Problem requirements | Give back all the data exactly as it was written.

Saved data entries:
/---
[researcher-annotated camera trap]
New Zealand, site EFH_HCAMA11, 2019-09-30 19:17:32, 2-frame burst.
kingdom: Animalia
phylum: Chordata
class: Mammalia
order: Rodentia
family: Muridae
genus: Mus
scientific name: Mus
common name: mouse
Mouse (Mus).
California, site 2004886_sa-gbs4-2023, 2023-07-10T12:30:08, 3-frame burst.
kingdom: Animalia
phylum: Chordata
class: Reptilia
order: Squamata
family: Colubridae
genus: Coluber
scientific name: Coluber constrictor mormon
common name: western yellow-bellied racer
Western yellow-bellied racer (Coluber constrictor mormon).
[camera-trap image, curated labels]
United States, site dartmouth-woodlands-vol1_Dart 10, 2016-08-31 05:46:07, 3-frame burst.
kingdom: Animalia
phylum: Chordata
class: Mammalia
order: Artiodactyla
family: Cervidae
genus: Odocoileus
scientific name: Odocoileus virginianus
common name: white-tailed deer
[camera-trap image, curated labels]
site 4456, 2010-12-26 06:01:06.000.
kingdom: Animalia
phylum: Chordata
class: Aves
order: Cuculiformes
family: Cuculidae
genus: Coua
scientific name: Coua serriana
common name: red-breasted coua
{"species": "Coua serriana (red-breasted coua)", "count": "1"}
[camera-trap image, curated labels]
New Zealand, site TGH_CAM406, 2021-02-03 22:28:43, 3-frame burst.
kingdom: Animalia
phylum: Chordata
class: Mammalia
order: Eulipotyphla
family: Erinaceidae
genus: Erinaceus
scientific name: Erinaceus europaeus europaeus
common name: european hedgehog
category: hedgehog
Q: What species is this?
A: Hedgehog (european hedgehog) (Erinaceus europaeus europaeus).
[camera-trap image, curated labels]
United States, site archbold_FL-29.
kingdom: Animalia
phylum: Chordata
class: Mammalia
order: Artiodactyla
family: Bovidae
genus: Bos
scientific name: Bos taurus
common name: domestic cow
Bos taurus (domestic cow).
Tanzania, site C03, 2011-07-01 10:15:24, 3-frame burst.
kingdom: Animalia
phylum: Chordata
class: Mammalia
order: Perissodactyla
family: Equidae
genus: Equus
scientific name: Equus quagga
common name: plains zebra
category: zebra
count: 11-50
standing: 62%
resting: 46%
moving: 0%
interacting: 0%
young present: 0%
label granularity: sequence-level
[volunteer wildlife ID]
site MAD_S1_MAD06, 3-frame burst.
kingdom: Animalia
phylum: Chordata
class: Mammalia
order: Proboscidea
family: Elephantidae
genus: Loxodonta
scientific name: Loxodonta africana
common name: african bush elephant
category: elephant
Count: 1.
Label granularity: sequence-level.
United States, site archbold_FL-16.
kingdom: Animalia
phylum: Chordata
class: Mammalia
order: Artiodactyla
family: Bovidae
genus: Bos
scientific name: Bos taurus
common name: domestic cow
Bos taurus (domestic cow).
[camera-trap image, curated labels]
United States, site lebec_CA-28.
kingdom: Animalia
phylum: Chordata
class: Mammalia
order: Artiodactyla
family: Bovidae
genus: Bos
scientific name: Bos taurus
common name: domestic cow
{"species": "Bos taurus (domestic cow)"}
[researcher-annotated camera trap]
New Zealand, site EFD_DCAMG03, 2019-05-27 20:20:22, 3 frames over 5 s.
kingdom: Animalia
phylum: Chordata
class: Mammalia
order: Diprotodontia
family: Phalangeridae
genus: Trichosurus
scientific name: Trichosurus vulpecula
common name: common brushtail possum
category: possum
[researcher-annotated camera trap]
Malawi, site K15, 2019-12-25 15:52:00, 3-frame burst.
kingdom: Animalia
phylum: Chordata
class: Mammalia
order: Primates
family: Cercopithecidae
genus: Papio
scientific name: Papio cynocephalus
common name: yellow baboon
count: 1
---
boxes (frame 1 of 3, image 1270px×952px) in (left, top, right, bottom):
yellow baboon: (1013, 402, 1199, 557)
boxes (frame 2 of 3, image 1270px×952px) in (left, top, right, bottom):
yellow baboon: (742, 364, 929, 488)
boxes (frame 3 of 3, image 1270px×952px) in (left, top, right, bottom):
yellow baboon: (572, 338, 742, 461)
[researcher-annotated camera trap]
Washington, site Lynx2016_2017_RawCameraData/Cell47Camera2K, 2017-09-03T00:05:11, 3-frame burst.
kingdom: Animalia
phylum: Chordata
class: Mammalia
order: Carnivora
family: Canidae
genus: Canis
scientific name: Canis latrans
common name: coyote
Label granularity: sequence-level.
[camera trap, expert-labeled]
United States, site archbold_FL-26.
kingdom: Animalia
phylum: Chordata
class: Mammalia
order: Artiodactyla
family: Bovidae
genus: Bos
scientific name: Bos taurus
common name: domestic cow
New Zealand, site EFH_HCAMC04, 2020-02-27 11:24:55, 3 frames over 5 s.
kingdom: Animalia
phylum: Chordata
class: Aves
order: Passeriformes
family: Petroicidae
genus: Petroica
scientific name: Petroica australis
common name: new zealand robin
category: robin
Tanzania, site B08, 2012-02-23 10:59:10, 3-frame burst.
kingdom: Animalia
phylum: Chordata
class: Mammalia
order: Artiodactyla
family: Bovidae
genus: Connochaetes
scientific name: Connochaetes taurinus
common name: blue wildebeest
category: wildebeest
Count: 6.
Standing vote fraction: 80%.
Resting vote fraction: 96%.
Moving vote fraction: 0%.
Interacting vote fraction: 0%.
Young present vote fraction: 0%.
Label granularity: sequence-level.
\---
Output |
[researcher-annotated camera trap]
New Zealand, site EFH_HCAMA11, 2019-09-30 19:17:32, 2-frame burst.
kingdom: Animalia
phylum: Chordata
class: Mammalia
order: Rodentia
family: Muridae
genus: Mus
scientific name: Mus
common name: mouse
Mouse (Mus).
California, site 2004886_sa-gbs4-2023, 2023-07-10T12:30:08, 3-frame burst.
kingdom: Animalia
phylum: Chordata
class: Reptilia
order: Squamata
family: Colubridae
genus: Coluber
scientific name: Coluber constrictor mormon
common name: western yellow-bellied racer
Western yellow-bellied racer (Coluber constrictor mormon).
[camera-trap image, curated labels]
United States, site dartmouth-woodlands-vol1_Dart 10, 2016-08-31 05:46:07, 3-frame burst.
kingdom: Animalia
phylum: Chordata
class: Mammalia
order: Artiodactyla
family: Cervidae
genus: Odocoileus
scientific name: Odocoileus virginianus
common name: white-tailed deer
[camera-trap image, curated labels]
site 4456, 2010-12-26 06:01:06.000.
kingdom: Animalia
phylum: Chordata
class: Aves
order: Cuculiformes
family: Cuculidae
genus: Coua
scientific name: Coua serriana
common name: red-breasted coua
{"species": "Coua serriana (red-breasted coua)", "count": "1"}
[camera-trap image, curated labels]
New Zealand, site TGH_CAM406, 2021-02-03 22:28:43, 3-frame burst.
kingdom: Animalia
phylum: Chordata
class: Mammalia
order: Eulipotyphla
family: Erinaceidae
genus: Erinaceus
scientific name: Erinaceus europaeus europaeus
common name: european hedgehog
category: hedgehog
Q: What species is this?
A: Hedgehog (european hedgehog) (Erinaceus europaeus europaeus).
[camera-trap image, curated labels]
United States, site archbold_FL-29.
kingdom: Animalia
phylum: Chordata
class: Mammalia
order: Artiodactyla
family: Bovidae
genus: Bos
scientific name: Bos taurus
common name: domestic cow
Bos taurus (domestic cow).
Tanzania, site C03, 2011-07-01 10:15:24, 3-frame burst.
kingdom: Animalia
phylum: Chordata
class: Mammalia
order: Perissodactyla
family: Equidae
genus: Equus
scientific name: Equus quagga
common name: plains zebra
category: zebra
count: 11-50
standing: 62%
resting: 46%
moving: 0%
interacting: 0%
young present: 0%
label granularity: sequence-level
[volunteer wildlife ID]
site MAD_S1_MAD06, 3-frame burst.
kingdom: Animalia
phylum: Chordata
class: Mammalia
order: Proboscidea
family: Elephantidae
genus: Loxodonta
scientific name: Loxodonta africana
common name: african bush elephant
category: elephant
Count: 1.
Label granularity: sequence-level.
United States, site archbold_FL-16.
kingdom: Animalia
phylum: Chordata
class: Mammalia
order: Artiodactyla
family: Bovidae
genus: Bos
scientific name: Bos taurus
common name: domestic cow
Bos taurus (domestic cow).
[camera-trap image, curated labels]
United States, site lebec_CA-28.
kingdom: Animalia
phylum: Chordata
class: Mammalia
order: Artiodactyla
family: Bovidae
genus: Bos
scientific name: Bos taurus
common name: domestic cow
{"species": "Bos taurus (domestic cow)"}
[researcher-annotated camera trap]
New Zealand, site EFD_DCAMG03, 2019-05-27 20:20:22, 3 frames over 5 s.
kingdom: Animalia
phylum: Chordata
class: Mammalia
order: Diprotodontia
family: Phalangeridae
genus: Trichosurus
scientific name: Trichosurus vulpecula
common name: common brushtail possum
category: possum
[researcher-annotated camera trap]
Malawi, site K15, 2019-12-25 15:52:00, 3-frame burst.
kingdom: Animalia
phylum: Chordata
class: Mammalia
order: Primates
family: Cercopithecidae
genus: Papio
scientific name: Papio cynocephalus
common name: yellow baboon
count: 1
---
boxes (frame 1 of 3, image 1270px×952px) in (left, top, right, bottom):
yellow baboon: (1013, 402, 1199, 557)
boxes (frame 2 of 3, image 1270px×952px) in (left, top, right, bottom):
yellow baboon: (742, 364, 929, 488)
boxes (frame 3 of 3, image 1270px×952px) in (left, top, right, bottom):
yellow baboon: (572, 338, 742, 461)
[researcher-annotated camera trap]
Washington, site Lynx2016_2017_RawCameraData/Cell47Camera2K, 2017-09-03T00:05:11, 3-frame burst.
kingdom: Animalia
phylum: Chordata
class: Mammalia
order: Carnivora
family: Canidae
genus: Canis
scientific name: Canis latrans
common name: coyote
Label granularity: sequence-level.
[camera trap, expert-labeled]
United States, site archbold_FL-26.
kingdom: Animalia
phylum: Chordata
class: Mammalia
order: Artiodactyla
family: Bovidae
genus: Bos
scientific name: Bos taurus
common name: domestic cow
New Zealand, site EFH_HCAMC04, 2020-02-27 11:24:55, 3 frames over 5 s.
kingdom: Animalia
phylum: Chordata
class: Aves
order: Passeriformes
family: Petroicidae
genus: Petroica
scientific name: Petroica australis
common name: new zealand robin
category: robin
Tanzania, site B08, 2012-02-23 10:59:10, 3-frame burst.
kingdom: Animalia
phylum: Chordata
class: Mammalia
order: Artiodactyla
family: Bovidae
genus: Connochaetes
scientific name: Connochaetes taurinus
common name: blue wildebeest
category: wildebeest
Count: 6.
Standing vote fraction: 80%.
Resting vote fraction: 96%.
Moving vote fraction: 0%.
Interacting vote fraction: 0%.
Young present vote fraction: 0%.
Label granularity: sequence-level.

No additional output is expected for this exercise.